Try this: Practice leaning forward while turning on more shallow terrain where you feel comfortable first, to help boost your confidence in staying forward on all types of terrain. Now, try lifting your uphill ski before and after your turns, but this time try to make sure you are only lifting the back of your ski and keeping the front of the ski on the snow. This will help remind you to keep your weight and pressure in the toe of your ski at all times. Once you start moving your ski from wedge to parallel by sliding your ski into parallel in each turn, you can lift only the back of the ski and ensure your body is forward in your turns as well.

Goal #3: Using Your Poles Correctly

Why: When you are learning to ski, poles don’t always play much of a role. They do help with stability and control, but at the beginning it’s more important to think about your legs and upper body and introduce using poles later. If you feel like you have good balance when you are starting to ski, I would suggest not using poles until you need them. (Like advancing onto more difficult or technical terrain.) Once you are ready to start using poles, I find it effective to use your poles to help plan your turns, we can do this with something called “pole planting”. Pole planting on difficult terrain like steeps or bumps can help us project us into the next turn. Pole planting helps our bodies stay in alignment and in control as we move into the next turn. 

Try this: When skiing across the hill, think about where you want to turn and reach your downhill pole in front of you while keeping your uphill pole at your side. Do this by just flicking your wrist keeping your elbows in and your shoulders square. When you point your pole where you want to turn, you then plant your pole on the snow and try to make your turn around it. Keep practicing this until pole planting to help with your turns feels more natural. 

Pro Tip: A great way to control your pole plants and turns is by counting how long your turns are. For example, ski across the hill for 2 Mississippi, on 3 Mississippi, flick your wrist and swing your pole, and on 4 Mississippi plant your pole and start your turn. Try this again in the same pattern on the other side. 


Ultimately, skiing and riding should spark joy, so make sure you’re managing your frustration by saying kind things to yourself, taking breaks, and knowing when to switch tasks when the challenge outweighs the joy.

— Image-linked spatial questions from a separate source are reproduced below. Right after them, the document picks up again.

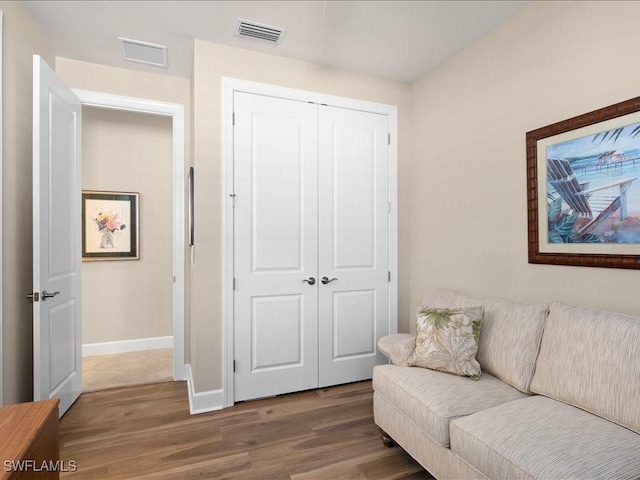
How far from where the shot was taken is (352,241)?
316cm

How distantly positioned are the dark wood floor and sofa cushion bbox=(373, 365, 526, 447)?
15.7 inches

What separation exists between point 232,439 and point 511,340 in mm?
1793

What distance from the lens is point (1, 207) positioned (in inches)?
80.2

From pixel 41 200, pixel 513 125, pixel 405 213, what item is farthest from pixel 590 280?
pixel 41 200

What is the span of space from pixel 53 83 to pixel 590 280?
3.54 meters

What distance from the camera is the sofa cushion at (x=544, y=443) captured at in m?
1.22

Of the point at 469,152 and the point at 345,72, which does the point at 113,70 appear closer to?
the point at 345,72

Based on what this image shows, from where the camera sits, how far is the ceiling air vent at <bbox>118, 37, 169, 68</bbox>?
2.69 meters

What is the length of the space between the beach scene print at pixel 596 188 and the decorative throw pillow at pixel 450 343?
2.32ft

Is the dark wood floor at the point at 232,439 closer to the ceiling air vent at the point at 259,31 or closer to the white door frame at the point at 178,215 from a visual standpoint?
the white door frame at the point at 178,215

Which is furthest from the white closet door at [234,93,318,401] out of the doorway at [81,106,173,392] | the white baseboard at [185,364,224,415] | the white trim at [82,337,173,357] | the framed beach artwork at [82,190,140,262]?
the framed beach artwork at [82,190,140,262]

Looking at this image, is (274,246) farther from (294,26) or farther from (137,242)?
(137,242)

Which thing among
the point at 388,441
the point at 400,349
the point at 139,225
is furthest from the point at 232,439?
the point at 139,225

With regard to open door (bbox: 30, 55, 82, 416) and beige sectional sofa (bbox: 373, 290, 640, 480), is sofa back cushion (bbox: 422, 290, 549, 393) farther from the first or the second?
open door (bbox: 30, 55, 82, 416)
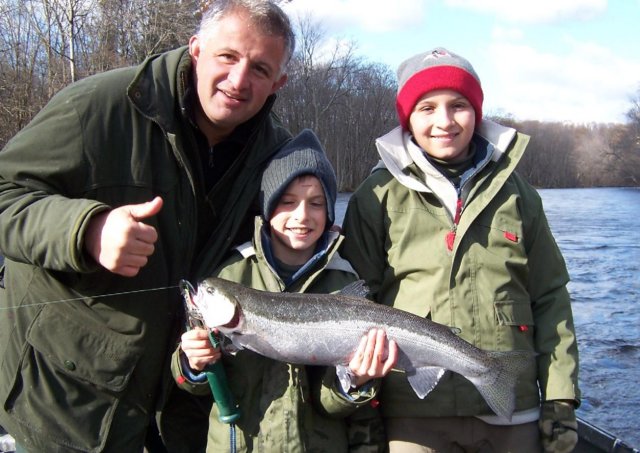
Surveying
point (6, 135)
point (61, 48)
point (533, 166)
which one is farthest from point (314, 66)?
point (533, 166)

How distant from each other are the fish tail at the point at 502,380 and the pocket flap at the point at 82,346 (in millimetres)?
1906

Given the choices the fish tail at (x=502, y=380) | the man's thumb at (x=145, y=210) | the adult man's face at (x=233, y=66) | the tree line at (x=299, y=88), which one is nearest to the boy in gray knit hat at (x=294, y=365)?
the adult man's face at (x=233, y=66)

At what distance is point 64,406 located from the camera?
10.4ft

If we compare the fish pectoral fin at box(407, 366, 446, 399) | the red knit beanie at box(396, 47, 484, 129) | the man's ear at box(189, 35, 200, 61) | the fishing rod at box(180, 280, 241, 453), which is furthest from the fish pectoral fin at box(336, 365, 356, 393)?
the man's ear at box(189, 35, 200, 61)

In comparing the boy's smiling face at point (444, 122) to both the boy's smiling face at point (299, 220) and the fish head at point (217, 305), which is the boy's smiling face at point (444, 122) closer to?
the boy's smiling face at point (299, 220)

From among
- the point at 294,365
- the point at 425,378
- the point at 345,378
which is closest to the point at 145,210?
the point at 294,365

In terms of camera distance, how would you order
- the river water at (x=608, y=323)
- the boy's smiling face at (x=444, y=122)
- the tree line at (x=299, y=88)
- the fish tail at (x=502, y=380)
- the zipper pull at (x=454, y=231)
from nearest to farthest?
the fish tail at (x=502, y=380), the zipper pull at (x=454, y=231), the boy's smiling face at (x=444, y=122), the river water at (x=608, y=323), the tree line at (x=299, y=88)

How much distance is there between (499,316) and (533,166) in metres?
104

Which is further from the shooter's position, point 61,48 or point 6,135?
point 61,48

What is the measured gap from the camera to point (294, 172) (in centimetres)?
347

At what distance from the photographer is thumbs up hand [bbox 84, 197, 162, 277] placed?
8.35ft

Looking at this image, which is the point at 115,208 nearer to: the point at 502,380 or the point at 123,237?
the point at 123,237

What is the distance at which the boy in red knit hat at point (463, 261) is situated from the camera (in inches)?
139

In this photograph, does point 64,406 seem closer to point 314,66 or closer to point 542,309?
point 542,309
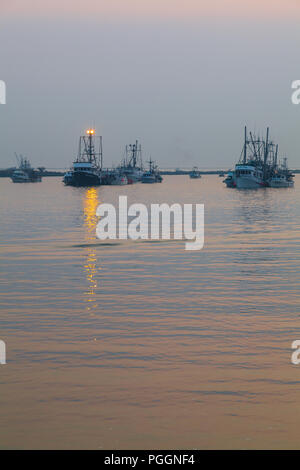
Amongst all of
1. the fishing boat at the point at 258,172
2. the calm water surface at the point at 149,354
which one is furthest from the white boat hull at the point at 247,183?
A: the calm water surface at the point at 149,354

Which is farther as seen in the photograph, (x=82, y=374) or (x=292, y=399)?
(x=82, y=374)

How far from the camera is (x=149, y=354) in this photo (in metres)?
12.5

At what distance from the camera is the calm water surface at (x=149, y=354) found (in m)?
9.08

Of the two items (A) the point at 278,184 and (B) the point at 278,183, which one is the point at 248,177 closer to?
(B) the point at 278,183

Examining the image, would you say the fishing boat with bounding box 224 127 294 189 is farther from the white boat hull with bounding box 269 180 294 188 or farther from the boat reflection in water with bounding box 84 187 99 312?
the boat reflection in water with bounding box 84 187 99 312

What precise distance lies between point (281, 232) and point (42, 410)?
1245 inches

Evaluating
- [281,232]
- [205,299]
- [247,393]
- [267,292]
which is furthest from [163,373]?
[281,232]

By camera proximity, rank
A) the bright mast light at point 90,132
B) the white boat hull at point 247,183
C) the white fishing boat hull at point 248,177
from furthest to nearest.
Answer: the bright mast light at point 90,132, the white boat hull at point 247,183, the white fishing boat hull at point 248,177

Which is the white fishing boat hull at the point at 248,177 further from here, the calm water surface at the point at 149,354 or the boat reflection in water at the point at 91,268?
the calm water surface at the point at 149,354

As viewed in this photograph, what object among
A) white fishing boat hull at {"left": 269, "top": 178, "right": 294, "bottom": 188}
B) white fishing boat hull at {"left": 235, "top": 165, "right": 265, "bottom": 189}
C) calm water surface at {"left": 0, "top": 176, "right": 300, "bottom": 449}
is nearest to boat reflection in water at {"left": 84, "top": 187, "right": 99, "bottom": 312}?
calm water surface at {"left": 0, "top": 176, "right": 300, "bottom": 449}

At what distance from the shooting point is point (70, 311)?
16.5 metres

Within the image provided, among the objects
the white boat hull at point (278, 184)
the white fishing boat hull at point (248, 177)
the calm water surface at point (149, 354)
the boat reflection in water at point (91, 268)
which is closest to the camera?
the calm water surface at point (149, 354)

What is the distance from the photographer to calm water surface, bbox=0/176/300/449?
29.8ft
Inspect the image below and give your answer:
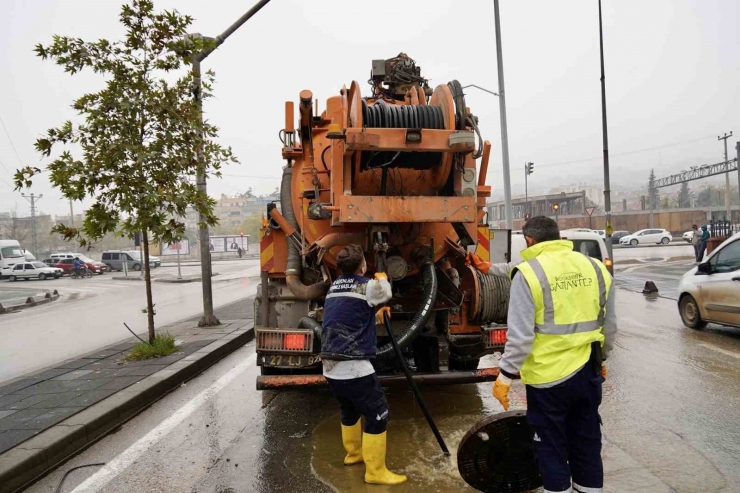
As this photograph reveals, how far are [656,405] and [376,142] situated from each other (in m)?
3.72

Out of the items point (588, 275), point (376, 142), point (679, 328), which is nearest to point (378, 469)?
point (588, 275)

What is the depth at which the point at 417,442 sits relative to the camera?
440cm

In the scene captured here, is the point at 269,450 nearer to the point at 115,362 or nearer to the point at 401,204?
the point at 401,204

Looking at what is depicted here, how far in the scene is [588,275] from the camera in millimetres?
2967

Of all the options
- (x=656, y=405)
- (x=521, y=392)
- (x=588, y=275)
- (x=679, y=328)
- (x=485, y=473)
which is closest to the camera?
(x=588, y=275)

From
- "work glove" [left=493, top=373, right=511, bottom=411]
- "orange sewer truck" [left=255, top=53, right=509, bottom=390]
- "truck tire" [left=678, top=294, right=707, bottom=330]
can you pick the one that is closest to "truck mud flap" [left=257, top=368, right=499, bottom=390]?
"orange sewer truck" [left=255, top=53, right=509, bottom=390]

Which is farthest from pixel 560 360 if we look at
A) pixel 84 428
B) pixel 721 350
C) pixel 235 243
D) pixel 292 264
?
pixel 235 243

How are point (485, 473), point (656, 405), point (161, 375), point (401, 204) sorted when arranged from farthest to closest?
point (161, 375) → point (656, 405) → point (401, 204) → point (485, 473)

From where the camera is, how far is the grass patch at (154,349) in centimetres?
751

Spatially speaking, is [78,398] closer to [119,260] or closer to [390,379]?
[390,379]

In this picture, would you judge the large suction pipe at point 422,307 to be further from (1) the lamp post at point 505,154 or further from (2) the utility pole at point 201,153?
(1) the lamp post at point 505,154

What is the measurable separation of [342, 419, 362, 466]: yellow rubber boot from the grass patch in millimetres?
4656

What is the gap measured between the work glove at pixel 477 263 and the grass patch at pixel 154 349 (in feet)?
16.1

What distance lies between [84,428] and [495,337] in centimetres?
380
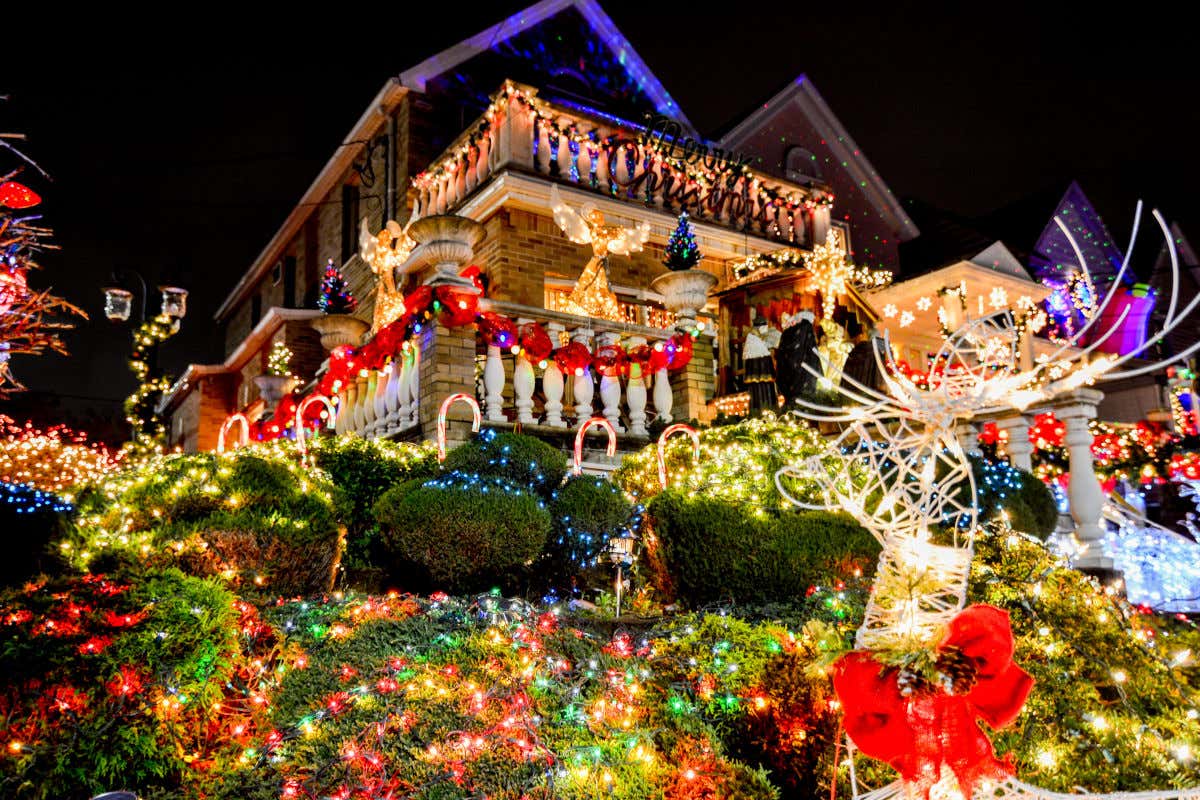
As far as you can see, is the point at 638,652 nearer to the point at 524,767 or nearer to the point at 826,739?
the point at 826,739

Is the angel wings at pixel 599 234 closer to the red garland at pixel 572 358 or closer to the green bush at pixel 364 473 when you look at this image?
the red garland at pixel 572 358

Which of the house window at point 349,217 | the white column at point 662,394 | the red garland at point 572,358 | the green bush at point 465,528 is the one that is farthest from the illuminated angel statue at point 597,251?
the house window at point 349,217

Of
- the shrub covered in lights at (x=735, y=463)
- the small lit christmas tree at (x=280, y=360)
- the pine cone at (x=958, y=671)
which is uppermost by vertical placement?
the small lit christmas tree at (x=280, y=360)

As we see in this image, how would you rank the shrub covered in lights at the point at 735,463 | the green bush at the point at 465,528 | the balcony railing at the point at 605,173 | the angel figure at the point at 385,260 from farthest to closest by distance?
1. the balcony railing at the point at 605,173
2. the angel figure at the point at 385,260
3. the shrub covered in lights at the point at 735,463
4. the green bush at the point at 465,528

If you have the means to do so, investing in a 2-hour private lesson here and there to help with specific goals is a great way to advance on your journey. We recommend requesting a Level 1-certified or higher woman or non-binary instructor to get the best experience. Outside of on-snow practice to help us level up, there are many great online resources that can help you with shred-specific exercises such as Coalitions Snow’s blog on how to get in shape for winter, plus our how-to video for strengthening our bodies for skiing. And Ski Babes has a great course to get stronger and in shape for the season, check it out here. However, other activities like yoga, pilates, martial arts, and other strength-training workouts will help you get ready to feel your best once you step foot on the mountain.

Jacinta Gordon is a BASI-certified Level 1 ski instructor with 4 years of experience teaching all levels of skiing.